Pibble felt thoroughly irritated. There was the surface irritation of Butler’s assumption that it was somehow an honour to help him by betraying his host. There was the tiresomeness of this seeming confirmation of their mad, bored guess in the Tank—now he would have to believe in it, and not just behave as though he did. Butler’s connection with Washington was a threat to Tony, another nudge at Pibble’s straining and incompatible loyalties. It would almost help matters if Butler had been bought by the opposition, and had told this half-true tale to see how the land lay—if Pibble didn’t now come out with his
side of the story that would be evidence that Thanatos not only knew he had been shot at, but knew why.
“You don’t like it?” said Butler suddenly.
“I don’t like having my holiday messed up. I don’t like being asked to spy on a man who has been good to me. I suppose I’m prepared to put up with both of those, as I like the heroin even less. But I also don’t understand why you flew in in such an obvious way; nor why you are telling me all this so openly. That’s not like Department J at all—in my day they’d never even tell you whether they liked their tea with one lump or two. Look, when you rang up, they must have told you I didn’t really retire—I was politely sacked. If Thanatos is a crook, I could easily be disgruntled enough to give him a hand. I mean, I know some of the people who work for him, and they’re his men, body and soul, whatever side of the law he’s on.”
Butler laughed.
“That’s what they said. They were worried when you became pally with him. They ran a class-four check on you, in fact—I don’t know whether you spotted it.”
“No,” said Pibble slowly. Class four—that’s the works. Two months of three men’s time. Crippen! He felt vaguely elated that anyone had thought him worth it.
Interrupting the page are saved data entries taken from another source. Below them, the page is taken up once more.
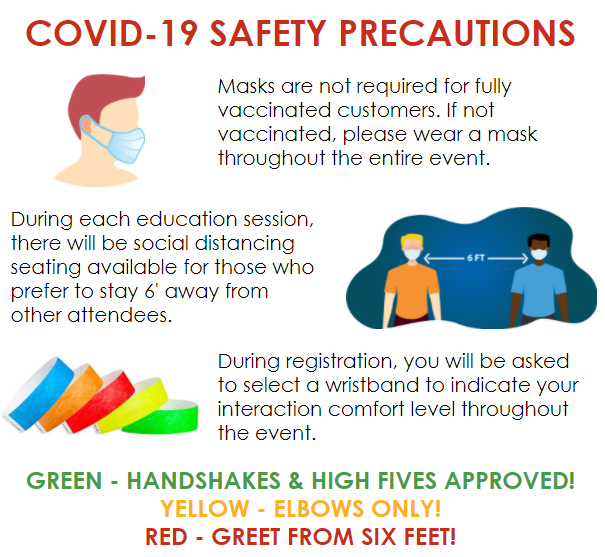 COVID-19 SAFETY PRECAUTIONS

Masks are not required for fully vaccinated customers. If not vaccinated, please wear a mask throughout the entire event.

During each education session, there will be social distancing seating available for those who prefer to stay 6' away from other attendees.

6 FT

During registration, you will be asked to select a wristband to indicate your interaction comfort level throughout the event.

GREEN - HANDSHAKES & HIGH FIVES APPROVED!
YELLOW - ELBOWS ONLY!
RED - GREET FROM SIX FEET!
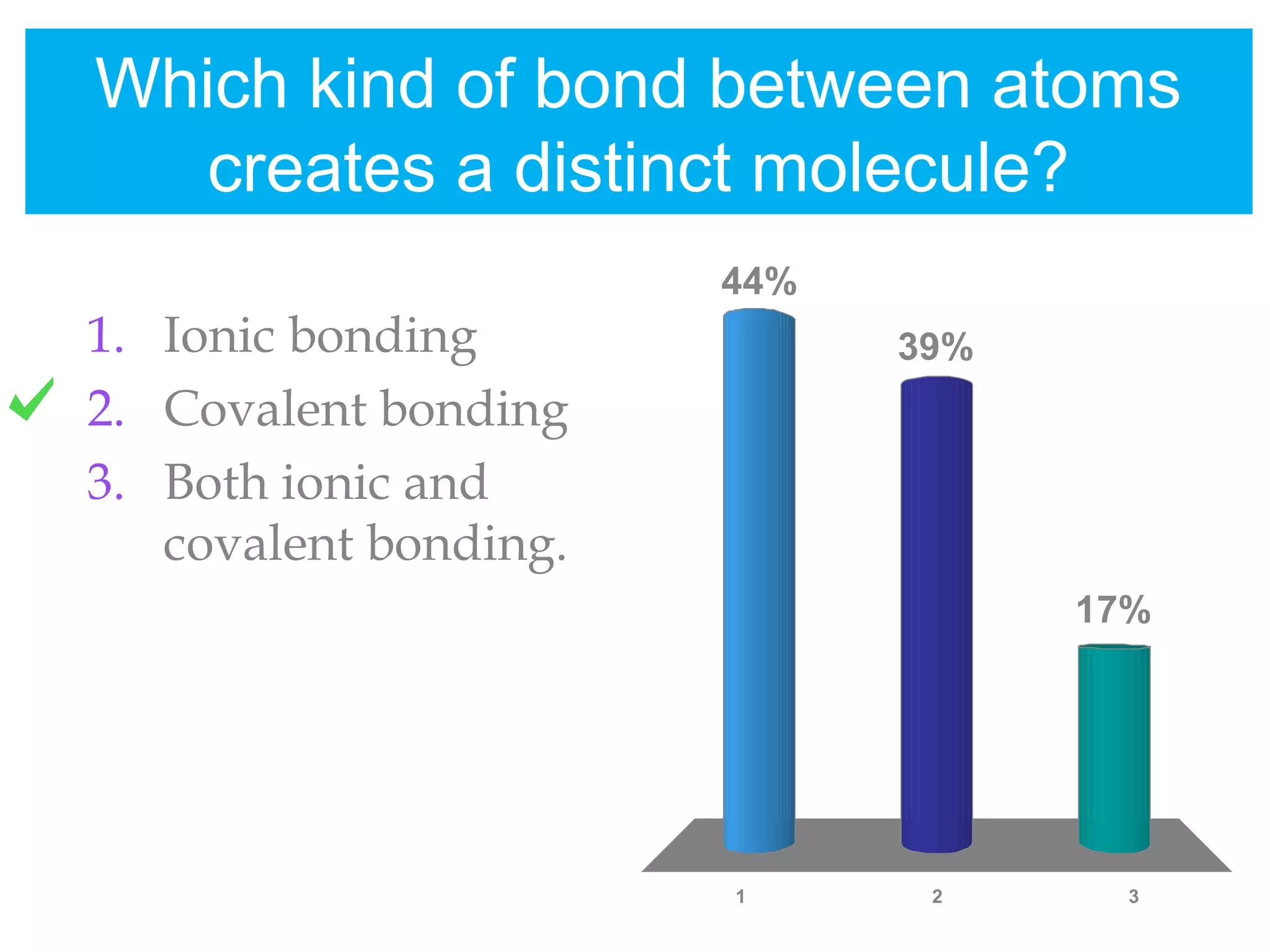 Which kind of bond between atoms creates a distinct molecule?

1. Ionic bonding
2. Covalent bonding
3. Both ionic and covalent bonding.

44%
39%
17%

1
2
3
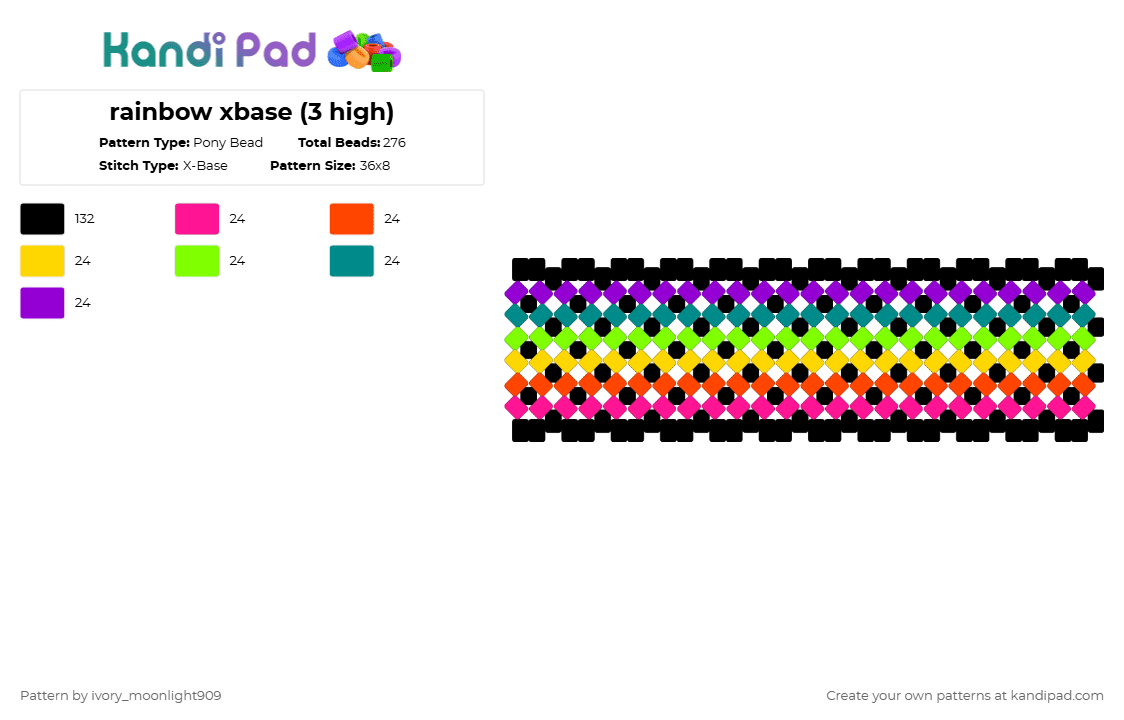 Kandi Pad

rainbow xbase (3 high)

Pattern Type: Pony Bead Total Beads: 276
Stitch Type: X-Base Pattern Size: 36x8

132
24
24
24
24
24
24

Pattern by ivory_moonlight909

Create your own patterns at kandipad.com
“Well, they did,” said Butler, “and they say you’re in the clear and that’s good enough for me, these days. You’re right, though —it wouldn’t have been ten years ago, or even five, but I’m in a hurry. I came on the chopper because I was in a hurry, and I’m baring my breast to you for the same reason. Working in J is just like any sort of police work—you get handed your case and you get on with it. You do the jobs as they come along. But you know it isn’t like that all the time: when there is a plum coming up, you try and put yourself in line for it. All this summer I’ve been playing my cards so that I’d have a clean desk just when the MCC tour of the West Indies came up—they like to have one of us hanging around—you never know when politics aren’t going to muck up a sporting fixture these days. I was in Australia last winter—Christ, was that a boring tour? But the West Indies is something else, and I’d fixed it for myself. Then the A.D.A. sent for me and said ‘Butler, you’ve got a clean desk. I can spare you to go and sort Hyos out.’ Christ I was sick. I said ‘What about the West Indies Tour?’ and he said ‘Clear up this idiot balls in Hyos in five days, and you can have it. Otherwise I’ll go myself.’ Him! He wouldn’t know a Chinaman if he saw one.”